Passage shown.
━━━━━━
I don't have any references for this, just the farmers I have spoken to, so take this with a grain of salt. The massive mono-crop farming apparently have the draw-back of not following some of the recycling processes that old school, small farm farmers did to keep the soil rich and diverse in nutrients. i.e. rotating out crops, bringing in animals to eat old crops, flowers, provide diverse waste product as fertilizer. Now it is all just bags of specific minerals added back in by machine, based on the bare minimum that they are required to by people that test the soil. Depending on who I talk to, I hear that there may be less than 60 harvests left before crops basically have little nutritional value. I've also heard that this is basically already happening, in that, crops have less nutritional value than they did say 50 years ago. But again, I don't have any references so this could all be nonsense.
> small farm farmers did to keep the soil rich and diverse in nutrients
Some old school small farmers did this. In the late 1800s and early 1900s, they famously did not, leading to the dust bowl. That was caused by small farms, not industrial farmers.
━━━━━━
Source information.
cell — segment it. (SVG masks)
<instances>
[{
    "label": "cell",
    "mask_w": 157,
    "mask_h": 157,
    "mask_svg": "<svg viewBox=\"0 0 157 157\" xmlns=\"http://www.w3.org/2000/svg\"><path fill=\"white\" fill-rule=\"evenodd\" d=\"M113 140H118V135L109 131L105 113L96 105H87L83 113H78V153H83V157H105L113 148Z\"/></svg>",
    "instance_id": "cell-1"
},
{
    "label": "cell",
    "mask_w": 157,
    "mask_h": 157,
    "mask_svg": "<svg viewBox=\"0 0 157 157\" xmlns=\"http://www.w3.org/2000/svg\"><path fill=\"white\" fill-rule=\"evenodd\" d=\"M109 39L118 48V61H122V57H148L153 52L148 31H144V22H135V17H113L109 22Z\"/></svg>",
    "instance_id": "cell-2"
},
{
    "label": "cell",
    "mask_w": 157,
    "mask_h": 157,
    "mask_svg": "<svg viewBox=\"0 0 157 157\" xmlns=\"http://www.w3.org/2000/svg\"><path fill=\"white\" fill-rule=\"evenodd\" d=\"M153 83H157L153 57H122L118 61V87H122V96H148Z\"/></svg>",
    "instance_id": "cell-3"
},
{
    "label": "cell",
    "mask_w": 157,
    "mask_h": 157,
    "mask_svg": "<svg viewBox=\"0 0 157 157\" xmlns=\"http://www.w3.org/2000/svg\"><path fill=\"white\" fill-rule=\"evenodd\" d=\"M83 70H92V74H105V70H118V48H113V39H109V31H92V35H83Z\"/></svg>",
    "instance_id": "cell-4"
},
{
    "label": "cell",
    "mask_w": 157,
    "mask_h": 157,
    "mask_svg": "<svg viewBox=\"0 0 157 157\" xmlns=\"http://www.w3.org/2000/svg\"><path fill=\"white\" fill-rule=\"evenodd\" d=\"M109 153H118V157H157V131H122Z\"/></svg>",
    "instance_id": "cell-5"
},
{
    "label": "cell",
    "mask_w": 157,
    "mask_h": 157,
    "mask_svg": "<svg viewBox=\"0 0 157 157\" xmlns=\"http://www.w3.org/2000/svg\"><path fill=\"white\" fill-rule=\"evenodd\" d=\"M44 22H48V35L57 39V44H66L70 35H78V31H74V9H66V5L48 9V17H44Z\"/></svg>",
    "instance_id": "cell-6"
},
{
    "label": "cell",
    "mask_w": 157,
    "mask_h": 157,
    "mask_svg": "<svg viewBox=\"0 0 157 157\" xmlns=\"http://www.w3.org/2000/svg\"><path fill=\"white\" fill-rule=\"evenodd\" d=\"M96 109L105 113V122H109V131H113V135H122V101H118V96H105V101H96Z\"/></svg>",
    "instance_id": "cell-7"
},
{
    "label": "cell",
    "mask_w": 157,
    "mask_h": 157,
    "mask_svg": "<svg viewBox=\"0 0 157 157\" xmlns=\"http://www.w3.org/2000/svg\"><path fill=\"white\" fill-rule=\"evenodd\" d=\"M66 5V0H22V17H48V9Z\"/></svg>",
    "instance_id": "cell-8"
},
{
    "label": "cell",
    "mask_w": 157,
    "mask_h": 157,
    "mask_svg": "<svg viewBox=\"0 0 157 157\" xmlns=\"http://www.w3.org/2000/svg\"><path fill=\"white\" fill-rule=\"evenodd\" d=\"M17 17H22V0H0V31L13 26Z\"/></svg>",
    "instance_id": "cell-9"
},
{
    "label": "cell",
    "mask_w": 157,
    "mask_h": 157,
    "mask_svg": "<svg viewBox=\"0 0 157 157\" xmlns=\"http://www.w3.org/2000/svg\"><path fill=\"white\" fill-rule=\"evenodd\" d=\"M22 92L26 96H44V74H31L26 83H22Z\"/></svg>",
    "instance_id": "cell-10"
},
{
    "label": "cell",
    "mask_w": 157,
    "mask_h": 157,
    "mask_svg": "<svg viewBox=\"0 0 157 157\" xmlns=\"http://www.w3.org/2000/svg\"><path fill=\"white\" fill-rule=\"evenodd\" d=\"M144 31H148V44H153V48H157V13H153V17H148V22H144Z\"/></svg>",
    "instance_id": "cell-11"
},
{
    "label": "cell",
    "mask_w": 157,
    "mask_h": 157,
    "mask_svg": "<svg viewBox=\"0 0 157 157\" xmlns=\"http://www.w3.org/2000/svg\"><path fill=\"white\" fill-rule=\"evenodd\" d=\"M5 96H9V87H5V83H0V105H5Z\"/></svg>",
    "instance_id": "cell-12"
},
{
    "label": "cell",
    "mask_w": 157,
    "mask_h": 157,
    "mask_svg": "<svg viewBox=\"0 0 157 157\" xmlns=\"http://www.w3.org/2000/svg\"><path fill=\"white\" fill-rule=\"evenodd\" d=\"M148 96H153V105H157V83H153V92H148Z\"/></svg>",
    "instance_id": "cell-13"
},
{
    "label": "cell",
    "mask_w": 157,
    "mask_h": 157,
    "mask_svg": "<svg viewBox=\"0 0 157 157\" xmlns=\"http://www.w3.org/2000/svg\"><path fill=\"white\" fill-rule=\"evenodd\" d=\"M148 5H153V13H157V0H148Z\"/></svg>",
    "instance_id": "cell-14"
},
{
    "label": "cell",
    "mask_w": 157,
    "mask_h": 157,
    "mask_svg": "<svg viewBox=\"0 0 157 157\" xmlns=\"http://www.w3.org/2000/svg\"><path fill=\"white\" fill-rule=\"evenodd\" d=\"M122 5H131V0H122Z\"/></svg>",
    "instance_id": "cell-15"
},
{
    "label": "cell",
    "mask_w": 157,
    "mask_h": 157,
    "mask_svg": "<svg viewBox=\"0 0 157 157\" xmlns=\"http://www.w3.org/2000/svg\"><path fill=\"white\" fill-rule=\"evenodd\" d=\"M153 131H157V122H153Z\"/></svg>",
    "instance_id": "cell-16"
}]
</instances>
━━━━━━
Prompt.
How would you translate this sentence from the passage on farming and soil into Spanish: "That was caused by small farms, not industrial farmers."

Response below.
Eso fue causado por pequeñas granjas, no por agricultores industriales.